San Diego, Calif.- California may be considered a one-party state, but within its chambers are some legislators who don’t take marching orders from either party’s leadership.
And they’re effective.
Below, we take a look at 8 of California’s most independent-minded legislators, and why the Democratic Party is hoping that a “blue wave” crashes on some of their seats:
Blanca Rubio, 48th Assembly District (D)
Looking at Blanca Rubio’s voting record, you’d think she wouldn’t be in the Dems crosshairs.
100% Planned Parenthood, 100% Equality California and 83% League of Conservation Voters.
But Rubio is a strong independent thinker who has reached out to many conservative groups in her district promising a more collaborative approach in an otherwise divisive political atmosphere. Her high business marks has earned her praise from the Governor’s office where Gov. Brown passed all six of her bills in Rubio’s first year of the Assembly.
Rubio is such an effective legislator, she ran unopposed in the 2018 June primary and will be reelected for another term in the Assembly come November.
Jim Cooper, 9th Assembly District (D)
Democrat Assemblyman Jim Cooper is a former Sacramento County sheriff’s captain who speak his mind and is well-known inside the capital for his willingness to buck his own party.

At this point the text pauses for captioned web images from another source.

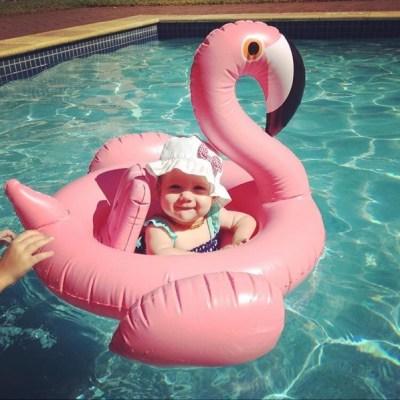 Baby Flamingo- TFL1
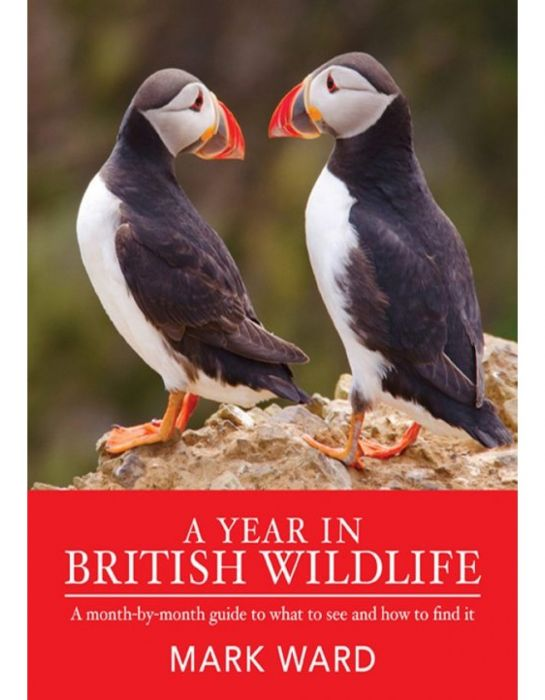 A Year in British Wildlife: A Month-by-Month Guide to What to See and How to Find It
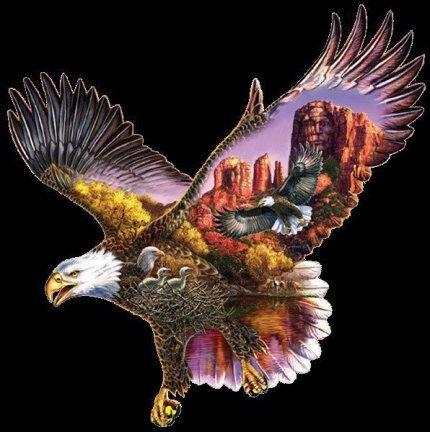 grand aigle survolant l'aire sauvage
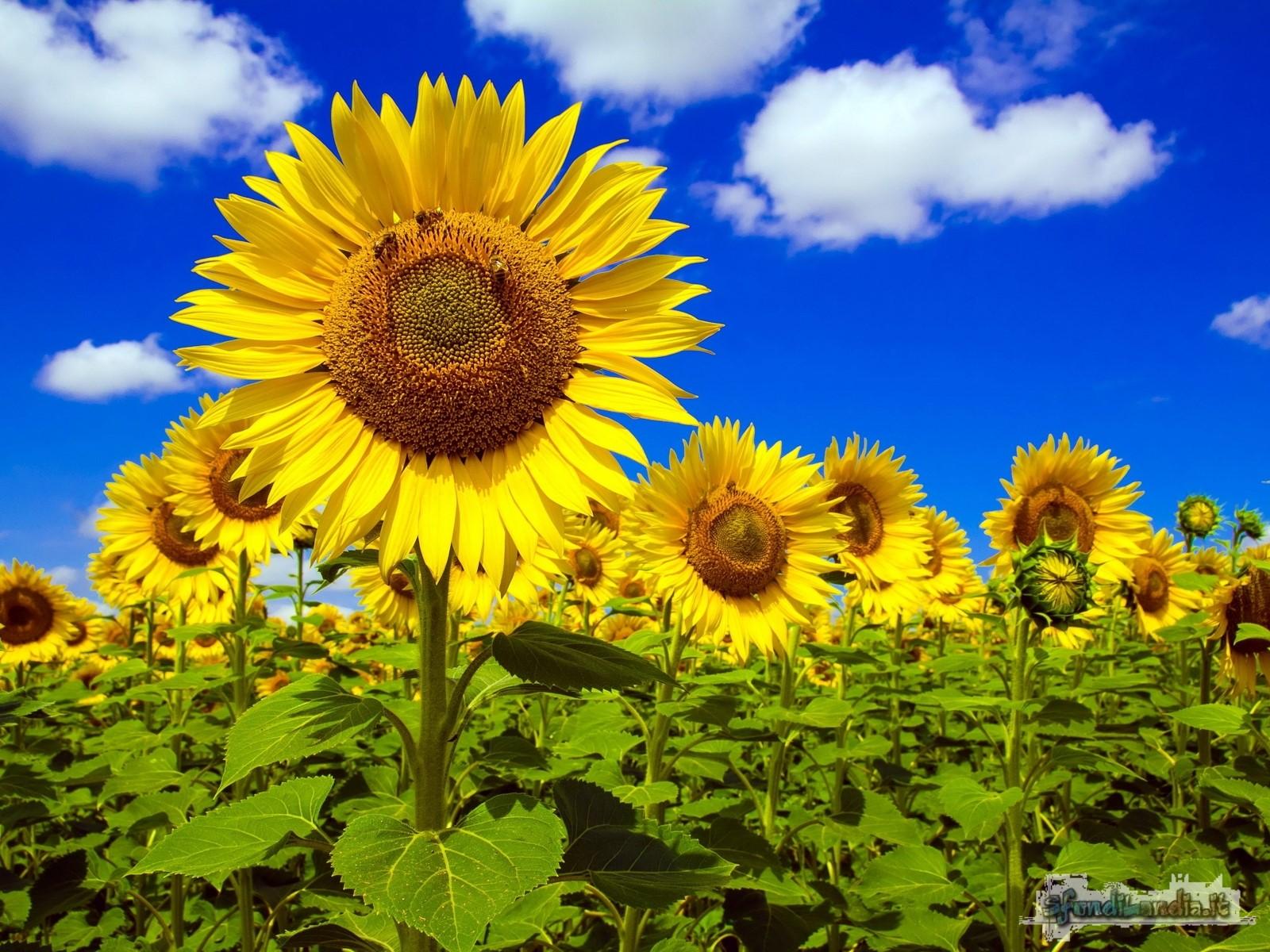 Sotto il sole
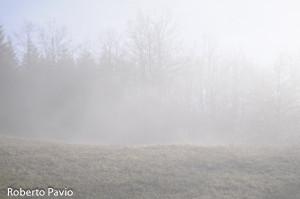 Paesaggi nebbia di Roberto Pavio (14)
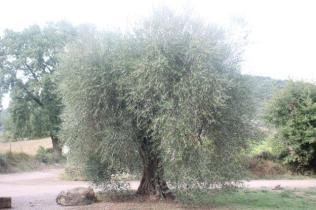 sant'antimo olivi carichi di olive (10)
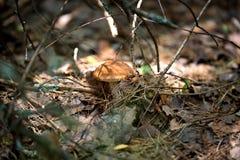 Pieczarki w naturze z płytką głębią pole Fotografia Stock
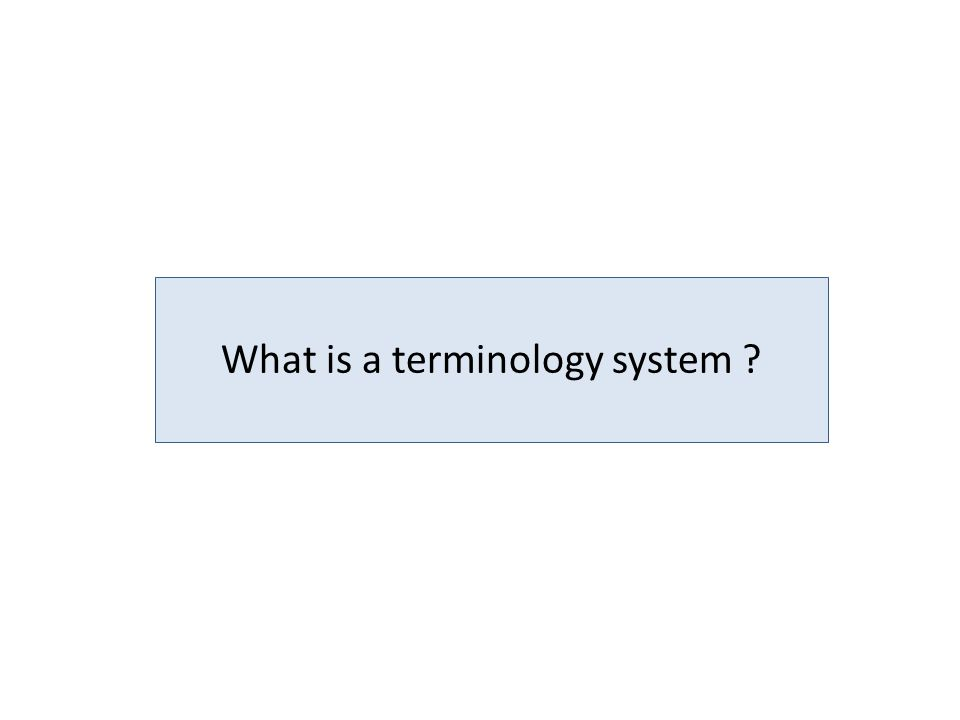 What is a terminology system ?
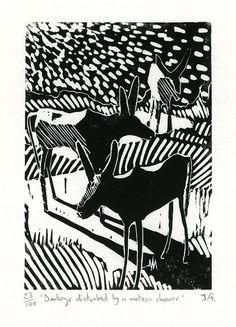 Ein Linolschnitt Drucken mit dem Titel Esel gestört durch A Meteor Shower.    Die erste von vielen Esel-themed Linolschnitte, die was ich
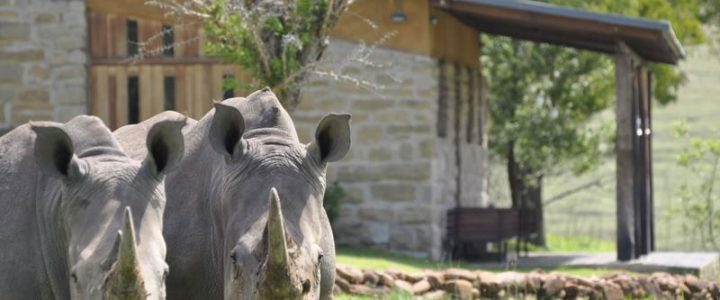 zulu waters - your own private game reserve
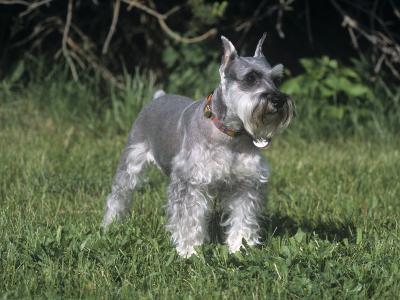 Miniature Schnauzer Variety of Domestic Dog-Cheryl Ertelt-Photographic Print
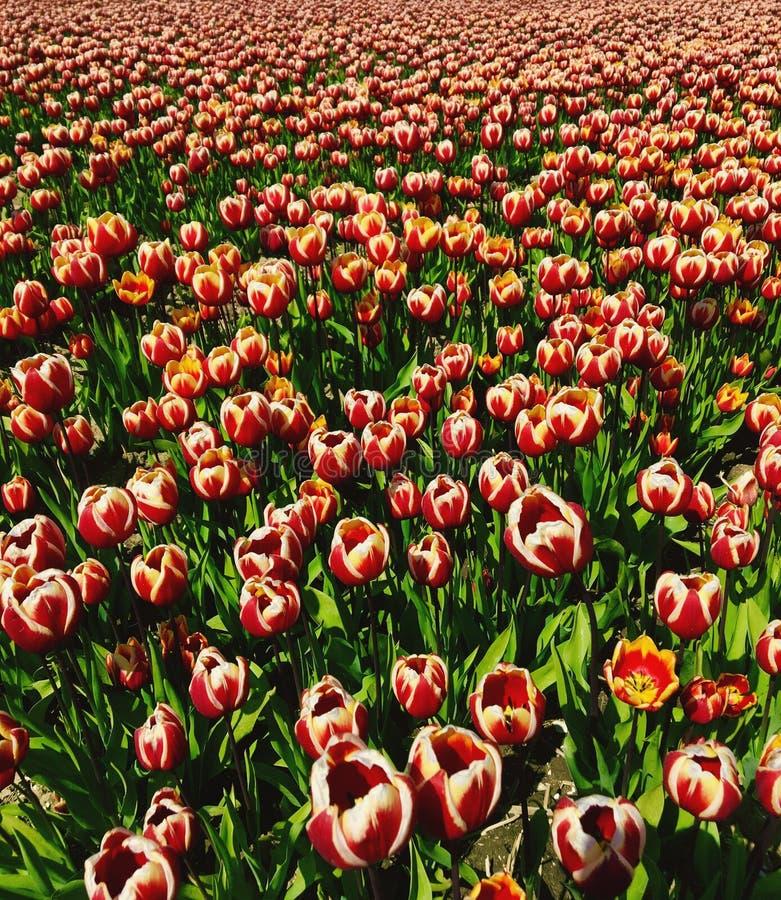 Rote weiße Tulpen auf dem Gebiet Zeewolde stockfotos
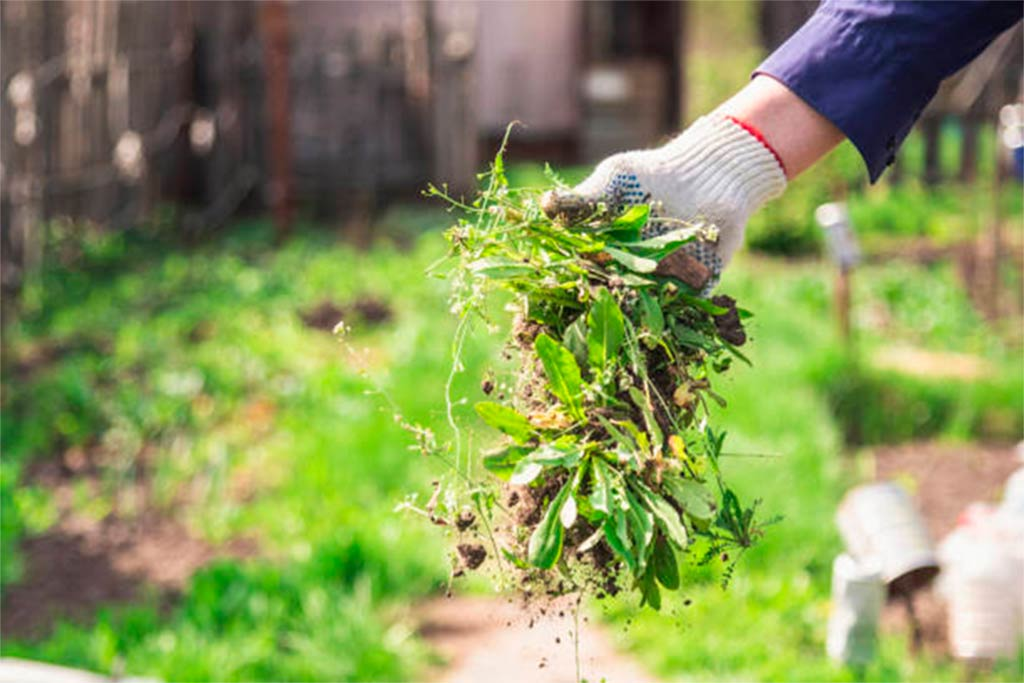 mantenimiento y mejora del jardin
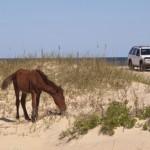 Wilde Mustangs als Symbol der Freiheit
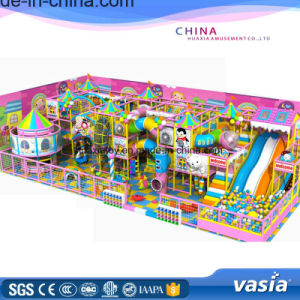 Jungle Theme Kid Slide Indoor Playground pictures & photos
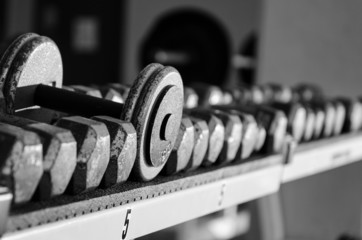 Dumbbells on a rack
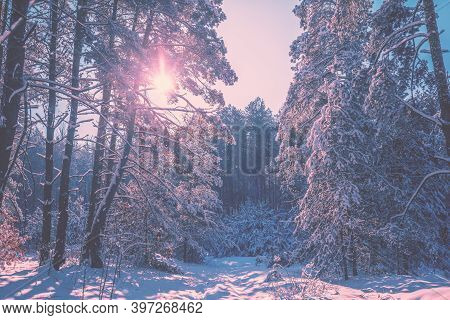 Nature Winter Background. Beautiful Scenic Landscape. Snowy Forest.  Pine Trees Covered With Snow. W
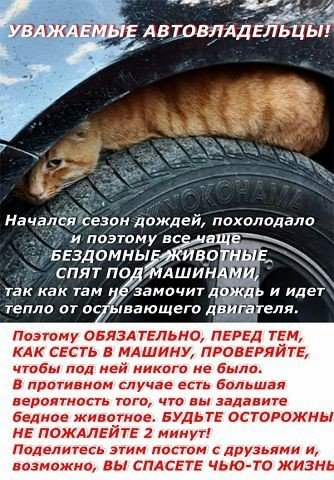Фото №456257291 со страницы Ивана Боровского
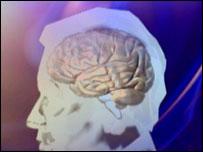 Brain, BBC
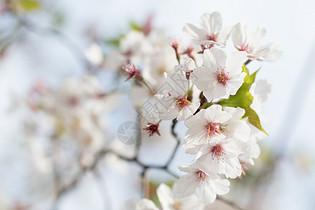 盛开的樱花图片图片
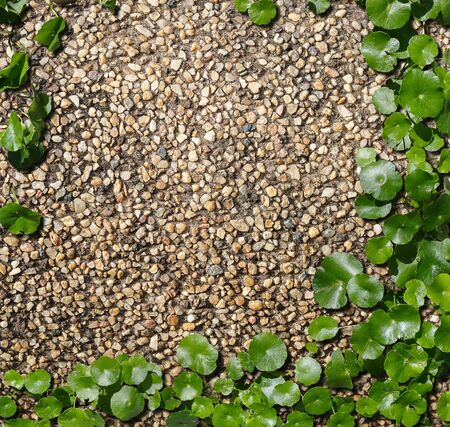 asiatica: Hydrocotyle [ centella asiatica ] on the bronw cement with stone flakes background Stock Photo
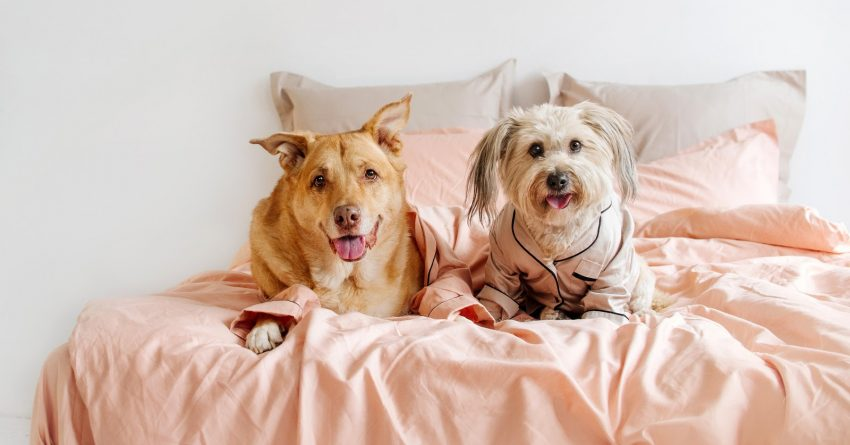 These tips will help make your second dog sleeping arrangements go more smoothly, whether you're introducing a puppy or an older second dog!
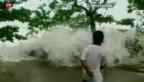 Video «Elend auf den Philippinen» abspielen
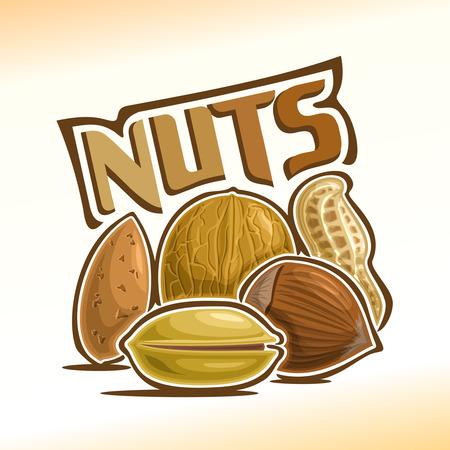 cacahuate: Ilustraci�n sobre el tema de los frutos secos, que consta de almendra, nuez, cacahuete, pistacho y avellanas Vectores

Cooper has also been a vocal supporter of law enforcement. He took on Governor Jerry Brown and proposition 57, the criminal justice reform bill which passed in 2016. The effort injured Coopers reputation with Democrats.
His voting record also shows a more economically conservative approach. For years Cooper has led a group of business-minded Democrats in Sacramento called the “mods” or “New Democrats.” This group supports a more centrist approach to governing.
Tom Daly, 69th Assembly District (D)
Assemblyman Tom Daly is a Democrat serving the cities of Anaheim, Santa Ana, Orange and Garden Grove since 2012. As a candidate for both Mayor and County Clerk, he received a higher vote total than any candidate in history.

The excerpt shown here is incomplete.